There’s something comforting about that first bird sound that you hear in the morning. You’ve gone to bed reading all the headlines, and right before you pick up your phone to see the horror of the day, you hear the bird. There’s something primal in us that goes, “Well, here comes another day.”
The Portman song ends with “Teach me to sing notes that bloom like a canopy of leaves,/Meant to do nothing but feel the sun.” That would seem to imply that music can’t do much in the world, but you write that the album is a “call to action.” What can your audience really do in the face of climate change?
I think they can do extraordinary things, personally, but the extraordinary things are at a local level. I get completely overwhelmed if I’m trying to solve world peace or climate change. But when I do little things, and again I know this sounds so naïve, I’ve come to believe that it’s really the only way forward.
Literally, the call to action in this is planting seeds. We are giving seeds to every concertgoer who comes, and if everybody takes a pot of dirt, puts them in, gives them a little bit of water, we will have planted thousands and thousands of plants across the course of this tour.
The other huge part of this project is planting seeds of music in kids. I don’t know of very many more effective ways to grab kids and to empower them than choral music. That is one practical way in which this project is calling people to action.
So what do you think the role of an artist should be in politics?
I think some artists embrace more humanitarian aspects, and some are just called to get through the day and do the best they can — and I think all of it is OK. You can’t put one stamp on an artist and say, “Because you call yourself an artist, you’re required to do X, Y and Z now.” But you also can’t pretend that art and politics are not intertwined.

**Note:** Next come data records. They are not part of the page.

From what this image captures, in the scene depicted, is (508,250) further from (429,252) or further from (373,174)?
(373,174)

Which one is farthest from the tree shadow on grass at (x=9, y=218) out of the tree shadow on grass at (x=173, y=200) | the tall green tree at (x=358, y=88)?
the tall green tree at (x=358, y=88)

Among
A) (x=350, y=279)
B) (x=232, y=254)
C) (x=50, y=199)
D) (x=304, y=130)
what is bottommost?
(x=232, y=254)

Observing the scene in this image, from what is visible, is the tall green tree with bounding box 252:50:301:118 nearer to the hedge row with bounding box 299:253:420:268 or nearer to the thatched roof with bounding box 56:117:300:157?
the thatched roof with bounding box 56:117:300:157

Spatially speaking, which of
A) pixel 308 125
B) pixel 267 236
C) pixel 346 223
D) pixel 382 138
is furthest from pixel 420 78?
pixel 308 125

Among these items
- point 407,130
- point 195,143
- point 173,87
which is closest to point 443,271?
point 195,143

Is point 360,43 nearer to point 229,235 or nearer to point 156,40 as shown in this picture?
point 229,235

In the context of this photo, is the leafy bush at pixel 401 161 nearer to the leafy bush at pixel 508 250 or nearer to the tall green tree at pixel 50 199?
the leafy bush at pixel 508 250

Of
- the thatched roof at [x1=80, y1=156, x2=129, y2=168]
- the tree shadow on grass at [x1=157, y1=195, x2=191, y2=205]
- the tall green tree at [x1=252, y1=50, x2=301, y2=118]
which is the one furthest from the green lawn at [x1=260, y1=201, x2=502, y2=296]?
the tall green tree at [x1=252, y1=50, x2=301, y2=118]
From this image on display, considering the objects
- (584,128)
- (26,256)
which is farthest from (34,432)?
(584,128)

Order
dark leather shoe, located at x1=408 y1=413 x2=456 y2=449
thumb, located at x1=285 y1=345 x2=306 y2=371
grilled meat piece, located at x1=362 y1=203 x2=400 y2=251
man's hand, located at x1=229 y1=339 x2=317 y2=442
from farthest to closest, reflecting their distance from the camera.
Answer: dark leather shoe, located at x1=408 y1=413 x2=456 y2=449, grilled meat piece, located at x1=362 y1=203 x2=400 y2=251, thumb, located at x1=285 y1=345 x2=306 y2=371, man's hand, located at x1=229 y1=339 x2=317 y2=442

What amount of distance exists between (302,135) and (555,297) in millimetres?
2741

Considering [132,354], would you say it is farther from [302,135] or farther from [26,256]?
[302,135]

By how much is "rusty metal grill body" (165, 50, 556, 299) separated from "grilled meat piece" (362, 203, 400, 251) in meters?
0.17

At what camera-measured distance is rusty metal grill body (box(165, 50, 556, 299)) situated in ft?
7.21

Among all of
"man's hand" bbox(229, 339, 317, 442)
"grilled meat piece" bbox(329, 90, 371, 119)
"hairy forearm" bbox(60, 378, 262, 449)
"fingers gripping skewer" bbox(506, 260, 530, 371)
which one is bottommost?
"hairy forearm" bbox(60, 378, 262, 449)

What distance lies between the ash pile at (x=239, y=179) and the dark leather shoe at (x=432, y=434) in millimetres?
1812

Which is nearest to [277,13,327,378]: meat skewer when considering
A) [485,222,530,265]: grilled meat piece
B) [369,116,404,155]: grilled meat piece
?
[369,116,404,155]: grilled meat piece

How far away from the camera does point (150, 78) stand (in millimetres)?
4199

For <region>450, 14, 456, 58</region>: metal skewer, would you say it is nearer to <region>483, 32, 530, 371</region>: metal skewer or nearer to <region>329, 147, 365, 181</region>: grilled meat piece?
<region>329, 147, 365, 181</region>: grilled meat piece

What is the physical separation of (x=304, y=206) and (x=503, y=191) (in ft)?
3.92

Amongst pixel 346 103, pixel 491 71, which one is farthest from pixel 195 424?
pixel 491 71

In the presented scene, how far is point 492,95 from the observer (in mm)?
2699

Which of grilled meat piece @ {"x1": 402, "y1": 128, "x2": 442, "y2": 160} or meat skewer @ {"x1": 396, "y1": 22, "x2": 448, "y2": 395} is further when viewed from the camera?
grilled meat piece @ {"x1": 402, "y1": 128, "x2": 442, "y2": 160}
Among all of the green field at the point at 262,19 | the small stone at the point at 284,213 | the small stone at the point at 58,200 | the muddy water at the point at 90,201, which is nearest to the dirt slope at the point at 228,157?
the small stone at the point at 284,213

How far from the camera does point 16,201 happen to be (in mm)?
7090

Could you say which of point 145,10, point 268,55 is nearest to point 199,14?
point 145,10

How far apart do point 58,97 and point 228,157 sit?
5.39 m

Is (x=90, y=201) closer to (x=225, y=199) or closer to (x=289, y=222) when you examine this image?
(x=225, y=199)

I don’t think we can make a blanket statement about what artists should and shouldn’t do, but if they want to talk about politics, and they want to use their music as it has been done for centuries, then they are allowed to do that.

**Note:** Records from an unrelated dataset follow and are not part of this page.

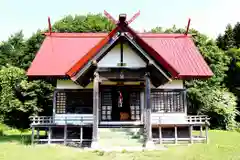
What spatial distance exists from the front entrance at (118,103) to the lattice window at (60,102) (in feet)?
7.60

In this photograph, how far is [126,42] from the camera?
631 inches

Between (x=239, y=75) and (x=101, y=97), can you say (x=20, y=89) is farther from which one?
(x=239, y=75)

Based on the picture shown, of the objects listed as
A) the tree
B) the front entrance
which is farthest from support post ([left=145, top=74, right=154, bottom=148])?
the tree

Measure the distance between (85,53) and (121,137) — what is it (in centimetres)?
721

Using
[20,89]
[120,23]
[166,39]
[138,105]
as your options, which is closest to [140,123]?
[138,105]

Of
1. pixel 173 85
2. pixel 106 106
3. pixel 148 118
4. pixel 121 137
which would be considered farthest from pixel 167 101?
pixel 121 137

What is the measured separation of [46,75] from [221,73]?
21.5m

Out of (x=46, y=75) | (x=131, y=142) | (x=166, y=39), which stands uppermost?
(x=166, y=39)

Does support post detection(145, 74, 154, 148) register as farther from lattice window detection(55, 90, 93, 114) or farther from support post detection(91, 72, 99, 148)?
lattice window detection(55, 90, 93, 114)

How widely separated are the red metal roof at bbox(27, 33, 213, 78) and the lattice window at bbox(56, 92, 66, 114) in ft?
4.50

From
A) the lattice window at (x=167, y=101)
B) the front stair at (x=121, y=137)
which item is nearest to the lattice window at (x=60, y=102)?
the front stair at (x=121, y=137)

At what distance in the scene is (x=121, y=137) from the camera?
1591 cm

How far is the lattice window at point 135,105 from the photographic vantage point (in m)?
19.1

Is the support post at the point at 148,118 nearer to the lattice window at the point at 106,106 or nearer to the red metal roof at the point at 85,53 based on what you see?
the red metal roof at the point at 85,53
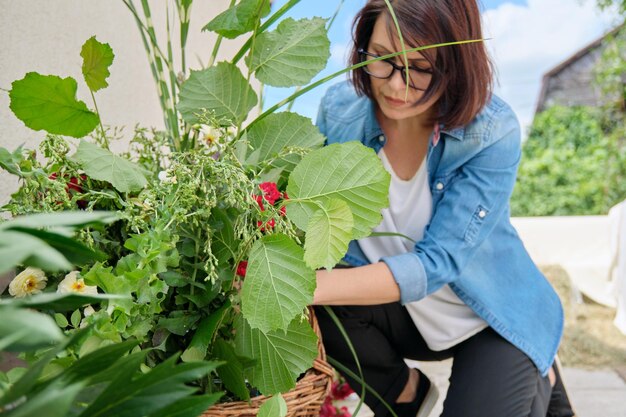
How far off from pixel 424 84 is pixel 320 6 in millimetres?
323

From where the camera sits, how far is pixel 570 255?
4.83 meters

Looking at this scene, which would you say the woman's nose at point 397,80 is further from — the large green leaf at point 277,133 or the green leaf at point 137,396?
the green leaf at point 137,396

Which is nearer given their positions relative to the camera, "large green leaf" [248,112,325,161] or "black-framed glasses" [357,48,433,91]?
"large green leaf" [248,112,325,161]

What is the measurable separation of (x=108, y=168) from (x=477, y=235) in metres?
0.85

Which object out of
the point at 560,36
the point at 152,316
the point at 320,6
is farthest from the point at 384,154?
the point at 560,36

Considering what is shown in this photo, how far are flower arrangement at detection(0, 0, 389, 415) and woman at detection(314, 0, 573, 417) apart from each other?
303 mm

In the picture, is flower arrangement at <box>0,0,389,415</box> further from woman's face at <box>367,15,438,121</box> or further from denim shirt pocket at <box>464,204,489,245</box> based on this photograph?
denim shirt pocket at <box>464,204,489,245</box>

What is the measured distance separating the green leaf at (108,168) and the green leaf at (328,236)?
0.24 meters

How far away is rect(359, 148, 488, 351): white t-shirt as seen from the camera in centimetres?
166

You want to get your message out to as many people as possible, understandably, but you are touring this program on five continents. Has this project led you to question the priorities of your own industry?
For sure, what has been heavy on my mind is that I want people to take care of the environment and I’m getting on a plane to travel around the world. But I don’t think it’s enough to just do a 90-minute drive-by concert for people who can afford the tickets and move on to the next. That’s why we are leaving behind a green souvenir in the hands of everybody who comes to the concert. I think even more profoundly of the effect that it’s going to have on these kids, to join a world-class artist on the stage.
Of course, we’re finding more ways to travel on the ground if we can, and finding ways to do carbon offsetting. I know it’s not a perfect solution. The biggest thing is, the impact that we leave behind has to be lasting.